• **What you have to do**
Set down exactly, from the puppy crimes thread below, the part that opens with the words "Ranna is also" and closes with "list of crimes!".

• **Passage shown**
# Puppy Crimes



## Misteline (Mar 10, 2019)

Things Ranna has stolen:

(2) Bags of Greenies
(1) Bag of goober banana/peanut treats
(1) Bag of peanut butter biscuits
(1) Empty plastic container of unknown origin
(N+1) Pieces of kibble from Evelyn's meals
(N+1) Treats Evelyn has earned
(3) Yak cheese chews given to Evelyn
(1) Cow hoof
(1) Ball belonging to his brother Kai
(1) Stuffed meat squeaky toy belonging to Kai
(1) Stuffed bear squishmallow belonging to and actively being slept on by Kai
(1) Samsung promotional pen
(1) Bottle of lemon pepper seasoning
(1) Fitbit charging cable
(1) Extra strap for car seat protector
(N+1) Paper towels, napkins, tissues
(N+1) Sticks, leaves, and other yard detritus

Other puppy crimes:

Panhandling
Escapes from crate
Escapes from bath
Trespassing
Contributing to delinquency of poodle
Assault on Evelyn
Assault on Kai
Assault on my highlighter yellow boots
Snatching
War crimes
Jaywalking
The face of a stone cold criminal:









What puppy crimes has your dog committed? Any hope for reform?


----------



## Dianaleez (Dec 14, 2019)

Puppy Normie was a digger. We had to add plastic chicken wire in the shady (muddy) spots along the back fence to thwart his digging. And the raised beds remain covered during the winter because I don't trust the little digger.


----------



## Starla (Nov 5, 2020)

Phoebe is a sock snatcher, and she also will take any opportunity to grab stuffed animals off my youngest’s bed (bottom bunk) and run around like she has the most valuable thing in the world. This was my living room on Christmas morning. I felt bad for Phoebe being kept out of the fun, so I released her, thinking she would have fun shredding the wrapping paper that was laying around. Nope! She ran straight to a freshly opened pack of socks, grabbed one, and ran around like she had solved the puzzle! 🤦‍♀️ There goes my “she steals it because it smells like you and she likes you” theory! I am so thankful that she has no ambitions of eating or destroying her prizes. She just likes to be a show-off. Needless to say, she was only free for a minute on Christmas morning! 









She is also hopeless around the cat. I am really beginning to worry that they will never be able to have harmony that isn’t enforced. 😕


----------



## Misteline (Mar 10, 2019)

Dianaleez said:


> Puppy Normie was a digger. We had to add plastic chicken wire in the shady (muddy) spots along the back fence to thwart his digging. And the raised beds remain covered during the winter because I don't trust the little digger.


Ranna is also a bit of a digger. His target of choice is the water dish and everytime I think he's finally outgrown it he strikes again...should update his list of crimes!



Starla said:


> Phoebe is a sock snatcher, and she also will take any opportunity to grab stuffed animals off my youngest’s bed (bottom bunk) and run around like she has the most valuable thing in the world. This was my living room on Christmas morning. I felt bad for Phoebe being kept out of the fun, so I released her, thinking she would have fun shredding the wrapping paper that was laying around. Nope! She ran straight to a freshly opened pack of socks, grabbed one, and ran around like she had solved the puzzle! 🤦‍♀️ There goes my “she steals it because it smells like you and she likes you” theory! I am so thankful that she has no ambitions of eating or destroying her prizes. She just likes to be a show-off. Needless to say, she was only free for a minute on Christmas morning!

• **Information shown**

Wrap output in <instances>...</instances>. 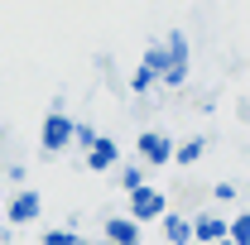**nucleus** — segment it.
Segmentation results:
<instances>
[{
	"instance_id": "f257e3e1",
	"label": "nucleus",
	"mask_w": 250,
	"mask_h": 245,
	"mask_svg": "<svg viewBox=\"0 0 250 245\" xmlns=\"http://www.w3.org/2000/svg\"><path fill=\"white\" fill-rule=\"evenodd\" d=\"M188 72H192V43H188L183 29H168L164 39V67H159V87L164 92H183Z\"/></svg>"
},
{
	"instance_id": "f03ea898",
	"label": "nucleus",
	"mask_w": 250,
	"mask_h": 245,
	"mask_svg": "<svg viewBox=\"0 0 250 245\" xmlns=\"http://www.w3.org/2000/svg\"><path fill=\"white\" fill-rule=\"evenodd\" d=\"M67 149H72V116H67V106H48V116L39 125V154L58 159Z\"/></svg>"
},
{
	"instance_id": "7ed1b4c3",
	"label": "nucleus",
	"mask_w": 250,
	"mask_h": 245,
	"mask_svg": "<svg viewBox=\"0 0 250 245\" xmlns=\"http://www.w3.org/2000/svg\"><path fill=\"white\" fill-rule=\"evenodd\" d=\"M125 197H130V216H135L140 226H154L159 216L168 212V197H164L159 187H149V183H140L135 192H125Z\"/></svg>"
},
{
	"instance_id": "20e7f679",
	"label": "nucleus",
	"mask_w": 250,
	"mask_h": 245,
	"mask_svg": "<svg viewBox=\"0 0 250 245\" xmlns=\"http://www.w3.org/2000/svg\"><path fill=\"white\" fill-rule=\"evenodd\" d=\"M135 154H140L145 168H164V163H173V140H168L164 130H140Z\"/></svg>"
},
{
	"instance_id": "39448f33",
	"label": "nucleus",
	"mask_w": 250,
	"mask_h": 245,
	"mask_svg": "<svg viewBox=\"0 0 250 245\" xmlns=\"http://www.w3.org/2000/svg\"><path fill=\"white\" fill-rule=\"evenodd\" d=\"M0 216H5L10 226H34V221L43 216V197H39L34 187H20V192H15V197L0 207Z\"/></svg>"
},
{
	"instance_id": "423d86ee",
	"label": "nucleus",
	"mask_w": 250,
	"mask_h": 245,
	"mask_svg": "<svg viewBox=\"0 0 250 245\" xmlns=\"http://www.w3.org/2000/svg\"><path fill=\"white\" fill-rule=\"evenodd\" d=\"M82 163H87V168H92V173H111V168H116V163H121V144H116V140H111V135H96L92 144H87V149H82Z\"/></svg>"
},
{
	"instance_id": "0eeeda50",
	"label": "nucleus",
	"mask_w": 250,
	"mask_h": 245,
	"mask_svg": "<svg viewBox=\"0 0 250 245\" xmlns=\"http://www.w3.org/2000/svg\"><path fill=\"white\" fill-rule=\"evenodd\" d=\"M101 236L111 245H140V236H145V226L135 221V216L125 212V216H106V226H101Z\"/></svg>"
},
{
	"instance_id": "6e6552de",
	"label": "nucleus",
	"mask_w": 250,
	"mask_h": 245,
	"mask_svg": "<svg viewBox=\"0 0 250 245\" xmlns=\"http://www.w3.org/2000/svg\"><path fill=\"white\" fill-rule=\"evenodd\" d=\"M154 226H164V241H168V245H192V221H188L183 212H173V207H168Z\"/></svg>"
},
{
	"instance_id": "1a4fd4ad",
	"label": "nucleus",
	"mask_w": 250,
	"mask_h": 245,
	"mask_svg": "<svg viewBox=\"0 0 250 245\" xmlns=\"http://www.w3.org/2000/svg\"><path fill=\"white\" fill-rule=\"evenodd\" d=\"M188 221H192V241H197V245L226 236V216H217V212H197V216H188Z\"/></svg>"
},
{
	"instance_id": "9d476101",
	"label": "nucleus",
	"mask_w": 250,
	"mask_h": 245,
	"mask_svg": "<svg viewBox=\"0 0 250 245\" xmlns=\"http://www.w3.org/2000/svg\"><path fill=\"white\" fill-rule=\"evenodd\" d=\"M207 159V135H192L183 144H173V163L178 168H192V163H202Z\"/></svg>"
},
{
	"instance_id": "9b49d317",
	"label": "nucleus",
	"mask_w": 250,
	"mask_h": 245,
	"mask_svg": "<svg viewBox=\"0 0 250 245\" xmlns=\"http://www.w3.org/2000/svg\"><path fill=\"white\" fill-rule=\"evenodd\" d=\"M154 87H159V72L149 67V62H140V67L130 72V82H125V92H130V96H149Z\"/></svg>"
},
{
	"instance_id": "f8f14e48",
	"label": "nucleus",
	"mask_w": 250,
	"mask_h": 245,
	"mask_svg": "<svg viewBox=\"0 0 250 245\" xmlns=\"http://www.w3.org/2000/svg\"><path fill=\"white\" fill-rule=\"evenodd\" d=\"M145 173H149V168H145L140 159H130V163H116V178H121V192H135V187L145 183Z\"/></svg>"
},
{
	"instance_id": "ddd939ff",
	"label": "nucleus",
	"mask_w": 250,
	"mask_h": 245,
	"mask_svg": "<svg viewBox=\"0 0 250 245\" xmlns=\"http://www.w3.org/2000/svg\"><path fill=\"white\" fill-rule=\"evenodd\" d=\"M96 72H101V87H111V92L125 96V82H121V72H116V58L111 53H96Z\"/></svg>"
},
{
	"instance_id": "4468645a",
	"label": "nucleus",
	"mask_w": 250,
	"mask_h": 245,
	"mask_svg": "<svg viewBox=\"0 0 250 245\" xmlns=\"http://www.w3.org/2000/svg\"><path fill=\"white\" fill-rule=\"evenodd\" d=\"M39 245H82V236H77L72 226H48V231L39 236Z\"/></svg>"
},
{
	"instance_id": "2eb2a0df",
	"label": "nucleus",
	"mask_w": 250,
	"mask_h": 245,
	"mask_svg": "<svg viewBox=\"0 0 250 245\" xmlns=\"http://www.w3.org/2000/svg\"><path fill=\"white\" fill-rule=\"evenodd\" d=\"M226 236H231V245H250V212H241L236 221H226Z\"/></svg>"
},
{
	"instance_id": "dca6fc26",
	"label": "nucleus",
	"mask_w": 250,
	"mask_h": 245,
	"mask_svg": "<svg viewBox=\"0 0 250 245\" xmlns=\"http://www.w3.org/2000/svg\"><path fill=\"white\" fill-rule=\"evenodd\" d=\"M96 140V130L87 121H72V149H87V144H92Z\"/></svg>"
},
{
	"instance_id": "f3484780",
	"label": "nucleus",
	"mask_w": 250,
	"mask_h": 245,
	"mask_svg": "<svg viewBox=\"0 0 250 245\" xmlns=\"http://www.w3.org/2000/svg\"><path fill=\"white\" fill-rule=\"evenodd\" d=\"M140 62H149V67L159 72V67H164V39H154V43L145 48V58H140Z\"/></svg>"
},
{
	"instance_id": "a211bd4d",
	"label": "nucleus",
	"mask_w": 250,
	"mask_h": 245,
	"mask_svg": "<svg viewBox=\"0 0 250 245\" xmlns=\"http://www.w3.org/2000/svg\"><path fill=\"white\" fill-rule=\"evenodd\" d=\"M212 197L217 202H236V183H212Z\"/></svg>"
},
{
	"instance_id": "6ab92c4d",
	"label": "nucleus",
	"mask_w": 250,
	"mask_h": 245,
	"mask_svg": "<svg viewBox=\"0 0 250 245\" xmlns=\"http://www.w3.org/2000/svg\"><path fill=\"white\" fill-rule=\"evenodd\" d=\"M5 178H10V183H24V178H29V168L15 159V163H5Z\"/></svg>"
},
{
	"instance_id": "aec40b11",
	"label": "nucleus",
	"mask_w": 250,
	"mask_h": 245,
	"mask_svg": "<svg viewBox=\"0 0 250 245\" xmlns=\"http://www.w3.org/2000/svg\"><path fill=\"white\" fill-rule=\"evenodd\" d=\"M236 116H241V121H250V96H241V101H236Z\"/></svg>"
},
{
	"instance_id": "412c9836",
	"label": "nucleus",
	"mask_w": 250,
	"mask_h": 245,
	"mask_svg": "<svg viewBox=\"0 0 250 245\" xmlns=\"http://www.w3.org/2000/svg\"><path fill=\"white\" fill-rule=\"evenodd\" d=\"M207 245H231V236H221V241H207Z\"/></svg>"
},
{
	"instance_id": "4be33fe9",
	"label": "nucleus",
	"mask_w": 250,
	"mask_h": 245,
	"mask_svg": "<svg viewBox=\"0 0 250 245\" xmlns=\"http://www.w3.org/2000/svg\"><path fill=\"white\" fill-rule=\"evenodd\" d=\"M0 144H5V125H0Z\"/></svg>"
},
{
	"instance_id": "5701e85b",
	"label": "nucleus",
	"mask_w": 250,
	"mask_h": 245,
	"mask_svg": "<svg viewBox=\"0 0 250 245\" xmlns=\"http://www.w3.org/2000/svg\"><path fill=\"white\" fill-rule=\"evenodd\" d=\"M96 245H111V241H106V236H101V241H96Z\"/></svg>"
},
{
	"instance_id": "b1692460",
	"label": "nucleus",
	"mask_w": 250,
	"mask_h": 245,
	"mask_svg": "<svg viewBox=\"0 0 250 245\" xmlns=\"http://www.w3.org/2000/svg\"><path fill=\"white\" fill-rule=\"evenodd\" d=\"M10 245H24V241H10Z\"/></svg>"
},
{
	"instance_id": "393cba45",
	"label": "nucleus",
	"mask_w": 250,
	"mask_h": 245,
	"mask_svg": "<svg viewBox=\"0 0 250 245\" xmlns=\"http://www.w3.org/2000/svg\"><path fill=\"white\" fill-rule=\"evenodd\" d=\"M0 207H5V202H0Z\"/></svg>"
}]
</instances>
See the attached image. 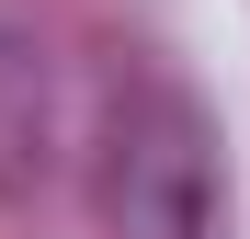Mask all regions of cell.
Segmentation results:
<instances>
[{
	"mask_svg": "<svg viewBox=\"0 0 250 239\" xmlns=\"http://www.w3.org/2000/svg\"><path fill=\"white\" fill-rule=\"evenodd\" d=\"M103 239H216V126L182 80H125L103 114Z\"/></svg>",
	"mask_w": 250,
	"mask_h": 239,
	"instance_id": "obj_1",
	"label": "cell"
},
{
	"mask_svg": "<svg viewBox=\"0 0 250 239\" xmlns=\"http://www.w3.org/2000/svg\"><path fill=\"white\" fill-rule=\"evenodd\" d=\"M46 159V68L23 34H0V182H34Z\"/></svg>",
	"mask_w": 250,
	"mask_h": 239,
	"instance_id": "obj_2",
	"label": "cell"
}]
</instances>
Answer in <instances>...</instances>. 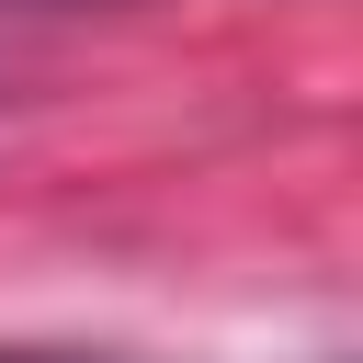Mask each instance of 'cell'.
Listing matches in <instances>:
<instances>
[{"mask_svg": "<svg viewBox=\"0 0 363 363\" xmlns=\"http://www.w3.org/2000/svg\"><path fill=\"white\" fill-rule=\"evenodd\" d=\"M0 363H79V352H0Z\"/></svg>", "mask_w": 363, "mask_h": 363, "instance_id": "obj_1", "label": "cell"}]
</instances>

• **Reply to the exercise**
Ranna is also a bit of a digger. His target of choice is the water dish and everytime I think he's finally outgrown it he strikes again...should update his list of crimes!